→ **LATIHAN A**
Tulis ulang seluruh teks dokumen di bawah ini tanpa mengubah apa pun.

→ **TEKS DOKUMEN**
▶

Jumat, 15 Agustus 2014

Kesan Pertama



Sama sekali tidak terasa, satu minggu sudah putih abu-abu mendominasi hari. Kini, saya sudah tidaklah lagi merasa asing di sekolah. Ada teman, ada sahabat, ada untaian canda, ada gelak tawa, juga ada senyuman darinya. Dari dia, iya dia.
Saya tidak tahu harus memulai dari mana. Yang jelas, perasaan ini datang lagi, perasaan yang terus menghantui tanpa permisi, perasaan yang kini selalu mengingatkan saya terhadap semua hal tentangnya.
Saya tidak tahu harus memulai dari mana. Yang jelas, sudah lama saya tidak merasakan perasaan seperti ini. Jantung yang berdegup kencang, senyum yang tiba-tiba mengembang, tawa yang mendadak lepas, semuanya hanya muncul ketika waktu mempertemukan kami, mempertemukan saya dengan dia.
Saya tidak tahu harus memulai dari mana. Yang jelas, hati kecil saya mengatakan bahwa rasa ini lebih dari sekedar rasa kagum, ini berbeda, ini lebih.

Minggu, 10 Agustus 2014

Hadirmu



Hidup seakan kelabu sebelum aku bertemu denganmu. Aku lupa cara mengembang senyum, akupun lupa bagaimana cara melukiskan harap, juga lupa bagaimana cara mencinta.

◀

→ **BAHAN YANG DIBERIKAN**
▶

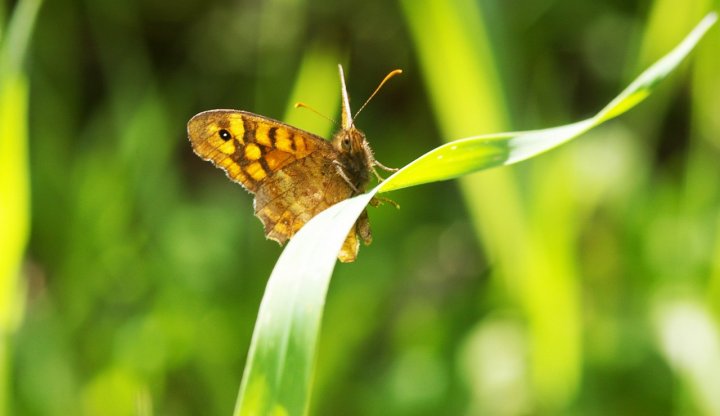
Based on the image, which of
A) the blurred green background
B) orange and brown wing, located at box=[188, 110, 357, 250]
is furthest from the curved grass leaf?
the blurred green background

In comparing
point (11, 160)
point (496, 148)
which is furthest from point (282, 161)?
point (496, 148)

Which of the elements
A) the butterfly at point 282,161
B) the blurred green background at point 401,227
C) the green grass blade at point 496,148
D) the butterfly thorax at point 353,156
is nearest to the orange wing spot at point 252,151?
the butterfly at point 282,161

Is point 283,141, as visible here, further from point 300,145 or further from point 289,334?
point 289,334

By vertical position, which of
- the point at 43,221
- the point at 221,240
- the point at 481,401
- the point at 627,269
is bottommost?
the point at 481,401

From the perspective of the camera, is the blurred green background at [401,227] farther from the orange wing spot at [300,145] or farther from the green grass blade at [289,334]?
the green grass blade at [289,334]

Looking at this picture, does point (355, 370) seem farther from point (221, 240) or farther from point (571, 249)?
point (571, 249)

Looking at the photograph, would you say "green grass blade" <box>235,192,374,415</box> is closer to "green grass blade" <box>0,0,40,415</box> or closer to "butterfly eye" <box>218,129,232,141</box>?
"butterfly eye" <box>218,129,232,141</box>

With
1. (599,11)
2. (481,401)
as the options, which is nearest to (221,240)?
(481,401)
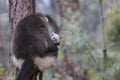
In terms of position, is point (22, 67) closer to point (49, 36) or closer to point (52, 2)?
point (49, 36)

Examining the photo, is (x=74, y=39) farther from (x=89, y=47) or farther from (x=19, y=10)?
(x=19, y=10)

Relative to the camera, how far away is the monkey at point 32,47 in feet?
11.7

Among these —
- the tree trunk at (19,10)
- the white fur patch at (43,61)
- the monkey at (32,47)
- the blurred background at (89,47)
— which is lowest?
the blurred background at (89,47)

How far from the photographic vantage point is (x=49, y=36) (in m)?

◀

→ **LATIHAN B**
Tentukan setiap baris catatan di atas yang memuat kata "monkey", lalu salin baris-baris itu. Huruf besar dan huruf kecil dibedakan.

→ **HASIL AKHIR A**
Jumat, 15 Agustus 2014

Kesan Pertama



Sama sekali tidak terasa, satu minggu sudah putih abu-abu mendominasi hari. Kini, saya sudah tidaklah lagi merasa asing di sekolah. Ada teman, ada sahabat, ada untaian canda, ada gelak tawa, juga ada senyuman darinya. Dari dia, iya dia.
Saya tidak tahu harus memulai dari mana. Yang jelas, perasaan ini datang lagi, perasaan yang terus menghantui tanpa permisi, perasaan yang kini selalu mengingatkan saya terhadap semua hal tentangnya.
Saya tidak tahu harus memulai dari mana. Yang jelas, sudah lama saya tidak merasakan perasaan seperti ini. Jantung yang berdegup kencang, senyum yang tiba-tiba mengembang, tawa yang mendadak lepas, semuanya hanya muncul ketika waktu mempertemukan kami, mempertemukan saya dengan dia.
Saya tidak tahu harus memulai dari mana. Yang jelas, hati kecil saya mengatakan bahwa rasa ini lebih dari sekedar rasa kagum, ini berbeda, ini lebih.

Minggu, 10 Agustus 2014

Hadirmu



Hidup seakan kelabu sebelum aku bertemu denganmu. Aku lupa cara mengembang senyum, akupun lupa bagaimana cara melukiskan harap, juga lupa bagaimana cara mencinta.

→ **HASIL AKHIR B**
Relative to the camera, how far away is the monkey at point 32,47 in feet?
- the monkey at (32,47)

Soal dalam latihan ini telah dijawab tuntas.